* TEXTE PRÉSENTÉ
.....
Selon la police, Robert a des liens avec plusieurs groupes criminels, y compris le crime organisé autochtone.

Robert a été condamné à neuf ans de pénitencier après avoir plaidé coupable à un chef réduit de complot pour meurtre dans la foulée de l’enquête antimotards SharQc.

Stéphane Plouffe, 52 ans

PHOTO CATHERINE LEFEBVRE, COLLABORATION SPÉCIALE

Stéphane Plouffe

Stéphane Plouffe est un ex-membre des Death Riders, ancien club-école des Hells Angels, comme Martin Robert.

Il a été célébrant au mariage de Martin Robert.

Il a été condamné à plus de 11 ans de pénitencier après avoir plaidé coupable à un chef de complot pour meurtre à la suite de l’opération SharQc.

Il fait partie des Hells Angels qui poursuivent le gouvernement pour son incarcération après l’opération SharQc.

Marco Pizzi, 51 ans

PHOTO ARCHIVES LA PRESSE

Marco Pizzi

Très présent dans le nord-est de Montréal, il est considéré par la police comme un acteur influent de la mafia montréalaise, un importateur et un distributeur de cocaïne.

En 2016, Pizzi a été arrêté et accusé de gangstérisme, importation, complot et trafic de cocaïne à l’issue de l’enquête Clemenza de la Gendarmerie royale du Canada, avant de bénéficier d’un arrêt du processus.

En 2014, il aurait été visé dans un attentat au cours duquel l’un de ses associés, Tonino Callocchia, a été tué.

Il a également été victime d’une spectaculaire tentative de meurtre dans l’est de Montréal en août 2016.

Davide Barberio, 41 ans

PHOTO ARCHIVES LA PRESSE

Davide Barberio

Considéré comme le patron de la rue (streetboss) de la mafia montréalaise, il est proche de Marco Pizzi.

Il aurait pris de l’ampleur depuis les assassinats des frères Salvatore et Andrew Scoppa en 2019.

Barberio a été accusé de gangstérisme, trafic de stupéfiants, incendies criminels, enlèvement et possession d’armes dans le cadre du projet Clemenza, mais a lui aussi bénéficié d’un arrêt du processus.

En juillet 2020, les enquêteurs du SPVM ont arrêté des individus accusés d’extorsion et qui auraient agi pour le compte de Barberio. Le processus est toujours en cours.
.....
* DONNÉES DE L'EXERCICE
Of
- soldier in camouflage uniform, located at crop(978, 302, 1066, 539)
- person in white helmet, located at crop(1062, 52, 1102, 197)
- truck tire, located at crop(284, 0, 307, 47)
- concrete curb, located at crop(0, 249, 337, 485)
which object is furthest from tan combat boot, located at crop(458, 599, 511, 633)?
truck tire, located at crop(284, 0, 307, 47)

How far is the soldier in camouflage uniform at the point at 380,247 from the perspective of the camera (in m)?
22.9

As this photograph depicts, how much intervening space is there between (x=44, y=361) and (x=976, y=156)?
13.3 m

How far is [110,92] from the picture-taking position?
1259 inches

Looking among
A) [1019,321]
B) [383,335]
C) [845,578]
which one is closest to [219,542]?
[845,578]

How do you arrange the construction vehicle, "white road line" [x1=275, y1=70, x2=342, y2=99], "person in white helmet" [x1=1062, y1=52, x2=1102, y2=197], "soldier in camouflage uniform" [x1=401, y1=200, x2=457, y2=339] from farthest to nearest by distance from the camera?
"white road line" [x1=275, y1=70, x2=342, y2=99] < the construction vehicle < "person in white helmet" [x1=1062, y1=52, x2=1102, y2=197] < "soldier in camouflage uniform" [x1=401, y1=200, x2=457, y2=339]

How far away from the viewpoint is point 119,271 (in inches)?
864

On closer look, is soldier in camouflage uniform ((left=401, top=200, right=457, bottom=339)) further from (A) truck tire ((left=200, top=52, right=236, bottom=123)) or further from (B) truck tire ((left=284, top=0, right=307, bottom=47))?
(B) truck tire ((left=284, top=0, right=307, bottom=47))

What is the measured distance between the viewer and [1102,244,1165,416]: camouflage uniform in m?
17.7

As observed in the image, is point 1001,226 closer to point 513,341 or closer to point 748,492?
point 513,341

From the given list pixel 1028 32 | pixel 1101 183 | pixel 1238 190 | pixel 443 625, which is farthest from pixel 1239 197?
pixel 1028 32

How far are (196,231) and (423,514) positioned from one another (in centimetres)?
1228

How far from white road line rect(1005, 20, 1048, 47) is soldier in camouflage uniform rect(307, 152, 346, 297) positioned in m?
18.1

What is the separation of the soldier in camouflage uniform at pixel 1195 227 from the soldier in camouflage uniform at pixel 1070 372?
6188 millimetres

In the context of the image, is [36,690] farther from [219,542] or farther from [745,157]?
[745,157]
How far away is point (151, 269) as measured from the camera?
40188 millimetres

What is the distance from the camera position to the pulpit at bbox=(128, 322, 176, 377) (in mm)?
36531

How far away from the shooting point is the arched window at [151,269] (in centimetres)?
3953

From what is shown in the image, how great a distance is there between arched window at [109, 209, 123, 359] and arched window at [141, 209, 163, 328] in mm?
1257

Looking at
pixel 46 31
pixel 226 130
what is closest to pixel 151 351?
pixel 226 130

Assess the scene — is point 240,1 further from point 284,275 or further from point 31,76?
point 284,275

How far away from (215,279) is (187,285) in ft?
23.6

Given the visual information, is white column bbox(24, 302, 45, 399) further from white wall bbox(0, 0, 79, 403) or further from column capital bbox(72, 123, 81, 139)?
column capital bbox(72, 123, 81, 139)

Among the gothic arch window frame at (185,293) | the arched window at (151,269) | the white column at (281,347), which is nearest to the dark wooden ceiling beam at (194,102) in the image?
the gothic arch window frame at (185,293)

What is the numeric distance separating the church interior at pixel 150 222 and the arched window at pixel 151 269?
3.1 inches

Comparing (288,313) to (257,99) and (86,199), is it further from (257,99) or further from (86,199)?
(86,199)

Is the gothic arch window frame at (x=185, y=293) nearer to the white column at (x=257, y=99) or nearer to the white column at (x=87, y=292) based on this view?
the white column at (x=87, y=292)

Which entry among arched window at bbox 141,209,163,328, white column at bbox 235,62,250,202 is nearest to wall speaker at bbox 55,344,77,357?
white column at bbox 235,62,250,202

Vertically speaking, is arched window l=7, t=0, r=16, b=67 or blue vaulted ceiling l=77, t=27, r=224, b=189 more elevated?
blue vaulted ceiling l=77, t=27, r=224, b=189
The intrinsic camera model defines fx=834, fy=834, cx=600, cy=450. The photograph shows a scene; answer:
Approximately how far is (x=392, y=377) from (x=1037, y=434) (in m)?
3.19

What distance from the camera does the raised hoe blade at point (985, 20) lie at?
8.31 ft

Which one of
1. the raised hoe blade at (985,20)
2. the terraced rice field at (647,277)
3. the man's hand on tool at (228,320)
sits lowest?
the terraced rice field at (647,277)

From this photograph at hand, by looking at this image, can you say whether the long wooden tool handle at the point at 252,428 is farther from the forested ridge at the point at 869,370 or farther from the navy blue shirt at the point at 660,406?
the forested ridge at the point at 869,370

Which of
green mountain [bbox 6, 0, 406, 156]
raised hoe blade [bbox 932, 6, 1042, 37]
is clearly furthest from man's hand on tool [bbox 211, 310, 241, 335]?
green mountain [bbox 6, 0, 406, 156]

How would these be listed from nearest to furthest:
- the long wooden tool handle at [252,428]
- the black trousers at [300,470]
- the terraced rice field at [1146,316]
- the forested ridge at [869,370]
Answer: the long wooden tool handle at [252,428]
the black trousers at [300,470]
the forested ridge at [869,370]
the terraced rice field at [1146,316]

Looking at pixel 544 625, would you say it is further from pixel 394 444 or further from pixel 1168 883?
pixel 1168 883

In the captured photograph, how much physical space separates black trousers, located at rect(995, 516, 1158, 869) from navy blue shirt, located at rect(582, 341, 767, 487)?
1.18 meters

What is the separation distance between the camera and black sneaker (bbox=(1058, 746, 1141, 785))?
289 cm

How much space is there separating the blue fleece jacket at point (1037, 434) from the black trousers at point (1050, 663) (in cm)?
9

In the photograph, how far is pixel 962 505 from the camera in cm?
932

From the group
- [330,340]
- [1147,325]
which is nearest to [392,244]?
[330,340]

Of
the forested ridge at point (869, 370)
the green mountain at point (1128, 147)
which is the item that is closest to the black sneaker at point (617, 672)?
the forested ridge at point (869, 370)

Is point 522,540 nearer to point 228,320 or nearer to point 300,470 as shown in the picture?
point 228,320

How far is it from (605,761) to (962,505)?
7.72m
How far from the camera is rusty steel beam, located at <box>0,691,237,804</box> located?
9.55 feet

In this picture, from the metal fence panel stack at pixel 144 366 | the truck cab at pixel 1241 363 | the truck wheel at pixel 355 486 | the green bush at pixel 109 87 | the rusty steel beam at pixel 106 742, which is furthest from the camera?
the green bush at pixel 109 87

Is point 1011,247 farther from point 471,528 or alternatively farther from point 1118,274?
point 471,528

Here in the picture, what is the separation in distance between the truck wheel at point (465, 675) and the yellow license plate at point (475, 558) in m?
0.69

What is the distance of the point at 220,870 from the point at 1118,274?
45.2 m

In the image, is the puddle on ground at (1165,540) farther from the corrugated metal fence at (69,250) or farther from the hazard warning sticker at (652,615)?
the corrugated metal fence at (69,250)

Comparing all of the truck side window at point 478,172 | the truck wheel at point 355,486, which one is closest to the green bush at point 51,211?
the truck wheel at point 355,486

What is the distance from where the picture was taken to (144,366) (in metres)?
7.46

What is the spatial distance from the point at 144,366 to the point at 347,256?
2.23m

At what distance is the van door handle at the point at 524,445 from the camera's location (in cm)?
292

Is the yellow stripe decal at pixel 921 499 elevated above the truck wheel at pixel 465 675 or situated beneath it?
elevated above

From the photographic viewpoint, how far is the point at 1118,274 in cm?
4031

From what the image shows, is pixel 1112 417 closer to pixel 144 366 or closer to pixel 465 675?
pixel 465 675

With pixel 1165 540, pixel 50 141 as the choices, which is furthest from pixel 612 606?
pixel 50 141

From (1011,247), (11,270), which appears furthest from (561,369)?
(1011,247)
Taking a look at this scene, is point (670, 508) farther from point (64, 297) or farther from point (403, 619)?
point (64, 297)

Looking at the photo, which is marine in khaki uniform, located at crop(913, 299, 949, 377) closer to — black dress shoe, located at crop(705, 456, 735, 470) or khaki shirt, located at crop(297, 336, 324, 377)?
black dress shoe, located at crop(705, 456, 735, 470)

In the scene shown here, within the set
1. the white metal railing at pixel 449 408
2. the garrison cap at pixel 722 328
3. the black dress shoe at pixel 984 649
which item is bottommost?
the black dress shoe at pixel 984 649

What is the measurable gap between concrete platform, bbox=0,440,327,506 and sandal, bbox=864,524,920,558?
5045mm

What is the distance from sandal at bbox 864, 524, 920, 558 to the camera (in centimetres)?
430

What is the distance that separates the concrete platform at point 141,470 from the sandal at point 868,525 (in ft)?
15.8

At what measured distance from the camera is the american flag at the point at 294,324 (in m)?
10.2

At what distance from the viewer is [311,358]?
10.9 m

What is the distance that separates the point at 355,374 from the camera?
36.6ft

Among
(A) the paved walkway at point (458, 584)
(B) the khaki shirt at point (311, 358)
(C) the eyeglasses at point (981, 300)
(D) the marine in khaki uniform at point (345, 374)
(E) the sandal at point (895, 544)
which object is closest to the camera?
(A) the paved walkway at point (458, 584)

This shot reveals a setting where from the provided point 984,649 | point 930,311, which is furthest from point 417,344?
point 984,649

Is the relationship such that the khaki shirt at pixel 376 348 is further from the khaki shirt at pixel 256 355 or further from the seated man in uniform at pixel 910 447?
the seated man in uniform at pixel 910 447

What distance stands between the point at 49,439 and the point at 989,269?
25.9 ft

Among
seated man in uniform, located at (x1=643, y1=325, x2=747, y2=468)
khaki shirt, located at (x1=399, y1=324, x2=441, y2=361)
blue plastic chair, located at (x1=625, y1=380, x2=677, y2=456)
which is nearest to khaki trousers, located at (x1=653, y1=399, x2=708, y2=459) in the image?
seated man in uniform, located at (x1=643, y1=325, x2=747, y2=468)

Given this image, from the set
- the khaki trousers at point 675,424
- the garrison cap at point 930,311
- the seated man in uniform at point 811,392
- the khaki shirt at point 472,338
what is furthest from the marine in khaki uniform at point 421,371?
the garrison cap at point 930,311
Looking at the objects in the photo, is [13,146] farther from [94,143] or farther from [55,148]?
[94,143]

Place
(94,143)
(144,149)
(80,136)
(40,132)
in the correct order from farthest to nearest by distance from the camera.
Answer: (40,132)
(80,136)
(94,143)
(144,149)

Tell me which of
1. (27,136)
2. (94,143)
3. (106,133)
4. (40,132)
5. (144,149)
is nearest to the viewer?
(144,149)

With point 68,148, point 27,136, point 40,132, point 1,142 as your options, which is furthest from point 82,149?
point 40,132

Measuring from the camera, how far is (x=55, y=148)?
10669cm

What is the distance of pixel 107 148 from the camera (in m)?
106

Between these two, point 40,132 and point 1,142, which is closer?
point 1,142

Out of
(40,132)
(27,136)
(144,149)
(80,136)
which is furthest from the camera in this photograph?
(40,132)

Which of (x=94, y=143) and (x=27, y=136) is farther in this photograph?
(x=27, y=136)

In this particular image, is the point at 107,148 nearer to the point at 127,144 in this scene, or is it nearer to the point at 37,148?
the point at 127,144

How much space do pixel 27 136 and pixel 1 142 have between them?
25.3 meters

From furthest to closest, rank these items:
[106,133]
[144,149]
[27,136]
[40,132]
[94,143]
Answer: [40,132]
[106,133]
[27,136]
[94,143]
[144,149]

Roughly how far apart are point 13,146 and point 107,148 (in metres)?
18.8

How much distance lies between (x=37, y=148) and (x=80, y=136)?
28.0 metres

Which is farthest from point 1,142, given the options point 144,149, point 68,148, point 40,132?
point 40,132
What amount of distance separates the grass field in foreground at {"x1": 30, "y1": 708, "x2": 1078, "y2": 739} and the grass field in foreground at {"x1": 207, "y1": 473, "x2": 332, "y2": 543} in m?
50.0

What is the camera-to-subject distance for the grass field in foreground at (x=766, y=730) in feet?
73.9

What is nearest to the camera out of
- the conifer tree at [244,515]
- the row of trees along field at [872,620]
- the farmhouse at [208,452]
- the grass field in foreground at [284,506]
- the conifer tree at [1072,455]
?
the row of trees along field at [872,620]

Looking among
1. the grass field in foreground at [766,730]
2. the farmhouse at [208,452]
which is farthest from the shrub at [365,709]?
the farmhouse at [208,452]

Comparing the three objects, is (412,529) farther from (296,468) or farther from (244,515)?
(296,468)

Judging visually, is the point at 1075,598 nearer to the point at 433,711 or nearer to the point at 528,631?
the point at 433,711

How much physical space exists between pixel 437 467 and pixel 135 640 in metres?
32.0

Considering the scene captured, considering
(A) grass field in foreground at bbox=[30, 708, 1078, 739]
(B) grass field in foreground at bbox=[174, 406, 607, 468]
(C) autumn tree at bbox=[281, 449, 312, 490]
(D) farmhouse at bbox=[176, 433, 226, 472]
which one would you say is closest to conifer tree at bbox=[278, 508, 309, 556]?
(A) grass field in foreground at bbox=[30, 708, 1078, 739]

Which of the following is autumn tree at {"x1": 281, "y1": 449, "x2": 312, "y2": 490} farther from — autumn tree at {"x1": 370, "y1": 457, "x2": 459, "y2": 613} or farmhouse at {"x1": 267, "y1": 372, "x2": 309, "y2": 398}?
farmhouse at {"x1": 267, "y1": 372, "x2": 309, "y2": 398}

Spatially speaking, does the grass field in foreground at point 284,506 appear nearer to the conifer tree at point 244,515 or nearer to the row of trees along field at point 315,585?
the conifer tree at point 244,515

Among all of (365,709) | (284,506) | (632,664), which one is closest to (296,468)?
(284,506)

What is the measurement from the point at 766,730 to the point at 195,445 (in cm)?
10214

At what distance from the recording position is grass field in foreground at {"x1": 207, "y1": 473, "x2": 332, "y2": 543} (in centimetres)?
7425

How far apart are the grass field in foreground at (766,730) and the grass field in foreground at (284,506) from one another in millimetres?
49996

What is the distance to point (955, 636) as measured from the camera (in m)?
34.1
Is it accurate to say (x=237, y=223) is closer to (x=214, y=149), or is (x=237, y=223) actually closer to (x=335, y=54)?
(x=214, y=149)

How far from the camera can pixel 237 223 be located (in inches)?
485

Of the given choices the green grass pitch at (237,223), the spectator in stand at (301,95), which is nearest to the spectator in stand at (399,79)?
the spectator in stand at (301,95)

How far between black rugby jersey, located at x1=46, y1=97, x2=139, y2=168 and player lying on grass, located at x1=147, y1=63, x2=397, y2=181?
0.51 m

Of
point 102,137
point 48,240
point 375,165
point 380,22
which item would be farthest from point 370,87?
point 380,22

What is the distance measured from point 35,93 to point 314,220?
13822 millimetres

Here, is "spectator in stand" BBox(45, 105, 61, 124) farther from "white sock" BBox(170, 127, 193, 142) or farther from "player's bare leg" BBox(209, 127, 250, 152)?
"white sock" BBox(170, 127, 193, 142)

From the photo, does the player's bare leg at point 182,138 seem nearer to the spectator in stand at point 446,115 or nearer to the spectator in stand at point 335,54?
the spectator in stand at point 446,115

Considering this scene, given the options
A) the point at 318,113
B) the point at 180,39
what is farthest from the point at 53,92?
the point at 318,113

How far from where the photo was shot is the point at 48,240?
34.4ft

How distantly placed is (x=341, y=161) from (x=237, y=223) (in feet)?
.....
* CONSIGNE 1
Selon le texte présenté, au mariage de qui Stéphane Plouffe a-t-il été célébrant ?
* CONSIGNE 2
Renvoyez chacune des lignes qui contient le mot « tool », en tenant compte de la casse.
Les lignes ci-dessus n'ont aucun rapport avec le texte présenté.

* RÉPONSE ATTENDUE 1
Au mariage de Martin Robert.

* RÉPONSE ATTENDUE 2
3. the man's hand on tool at (228,320)
From this photograph at hand, by looking at this image, can you say whether the long wooden tool handle at the point at 252,428 is farther from the forested ridge at the point at 869,370 or farther from the navy blue shirt at the point at 660,406?
is clearly furthest from man's hand on tool [bbox 211, 310, 241, 335]?
- the long wooden tool handle at [252,428]
Answer: the long wooden tool handle at [252,428]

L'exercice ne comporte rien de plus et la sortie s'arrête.